AKURAT.CO Menteri Koordinator Bidang Politik dan Keamanan (Menko Polkam), Djamari Chaniago, menegaskan, kebijakan evaluasi terhadap Pangdam dan Kapolda berdasarkan keberhasilan pengendalian kebakaran hutan dan lahan (karhutla) masih berlaku.
Djamari mengatakan keberhasilan menangani karhutla di masing-masing wilayah menjadi salah satu indikator yang dapat memengaruhi karier para pejabat tersebut.
“Masih berlaku. Pada saat saya berkeliling ke daerah, saya tekankan itu. Keberhasilan Anda mengendalikan (karhutla) tadi adalah bagaimana karier Anda ke depan,” kata Djamari di Kantor Kemenko Polkam, Jakarta Pusat, Senin (10/8/2026).
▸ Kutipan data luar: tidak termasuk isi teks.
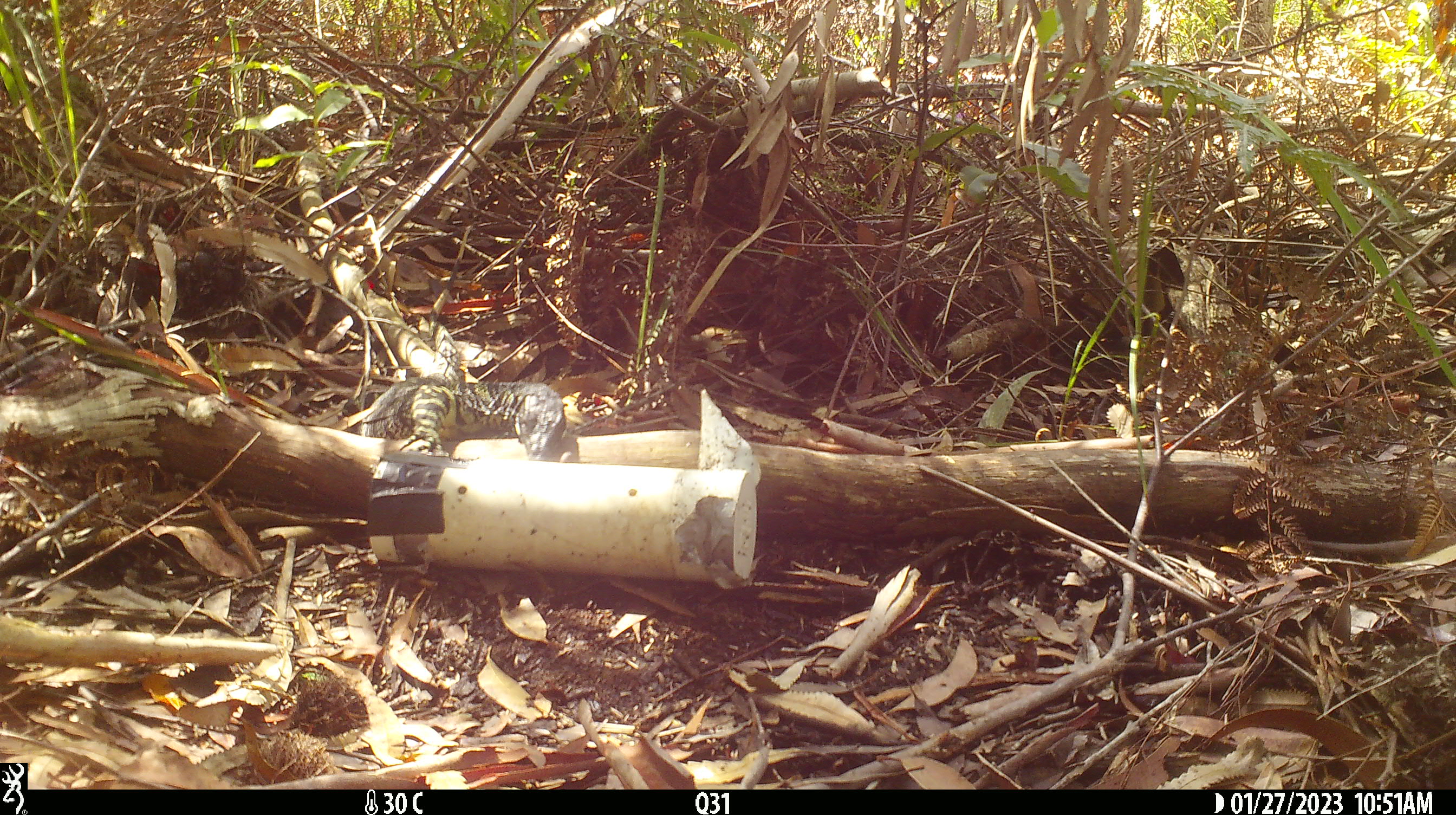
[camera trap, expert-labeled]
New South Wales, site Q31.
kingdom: Animalia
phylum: Chordata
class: Reptilia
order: Squamata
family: Varanidae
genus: Varanus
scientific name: Varanus varius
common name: lace monitor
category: goanna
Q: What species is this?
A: Goanna (lace monitor) (Varanus varius).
Menurut Djamari, keberadaan titik api bukan satu-satunya ukuran dalam evaluasi. Pemerintah akan menilai kemampuan aparat dalam mengendalikan dan menangani karhutla di wilayah masing-masing.
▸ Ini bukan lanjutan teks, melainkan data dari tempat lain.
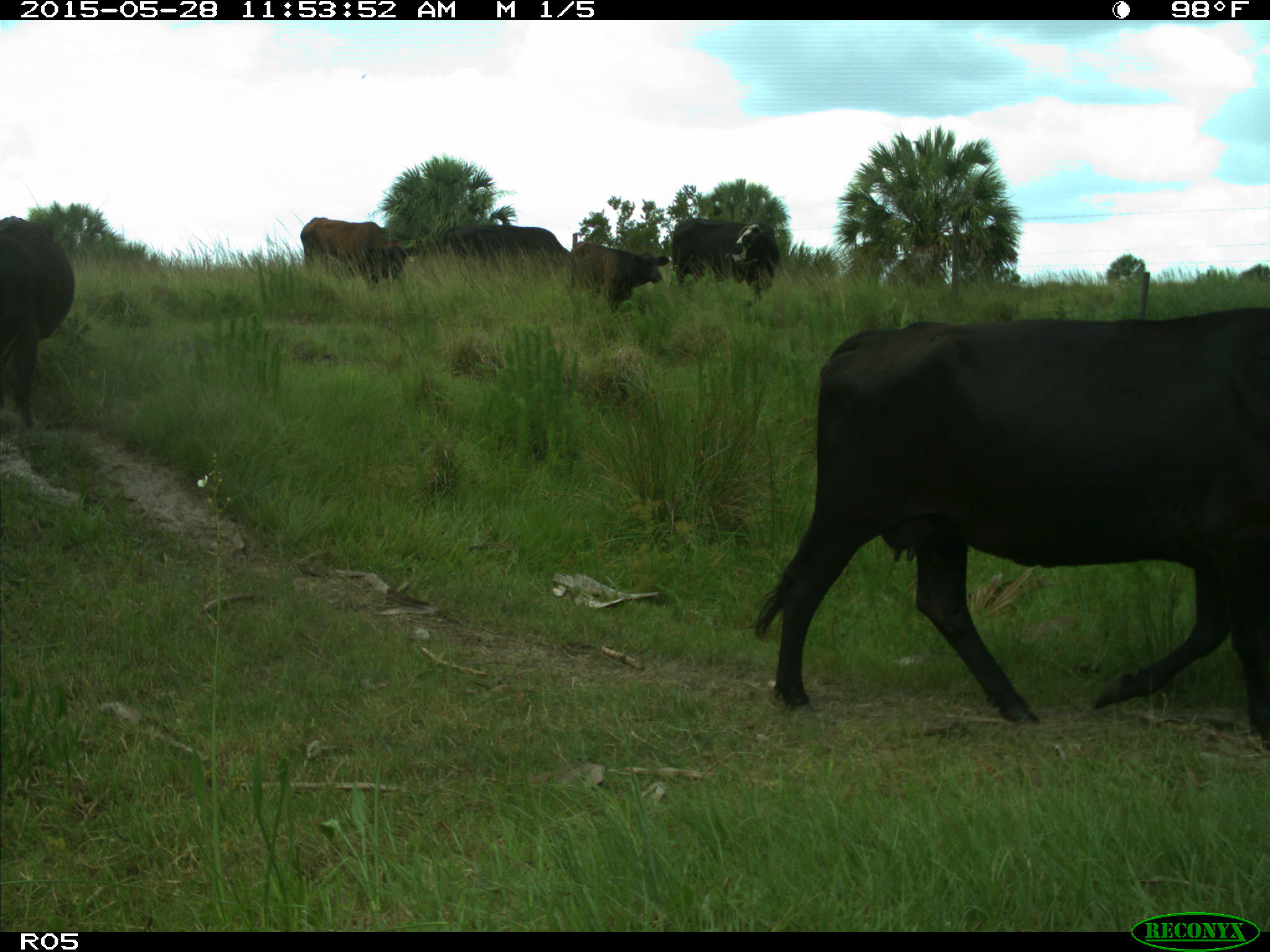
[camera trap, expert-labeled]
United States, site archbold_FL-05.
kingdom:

“Bukan hanya ada, kalau titik api kan bisa titik api banyak. Sekarang pun titik api ada. Artinya, dalam upaya mengendalikannya disebut, diukur berhasil atau tidak berhasil. Kalau tidak berhasil, dia punya konsekuensi,” ujarnya.
Waspadai Enam Provinsi
Djamari menyebut pemerintah saat ini memberikan perhatian khusus terhadap enam provinsi yang dinilai memiliki potensi karhutla tinggi, yakni Riau, Jambi, Sumatera Selatan, Kalimantan Barat, Kalimantan Tengah, dan Kalimantan Selatan.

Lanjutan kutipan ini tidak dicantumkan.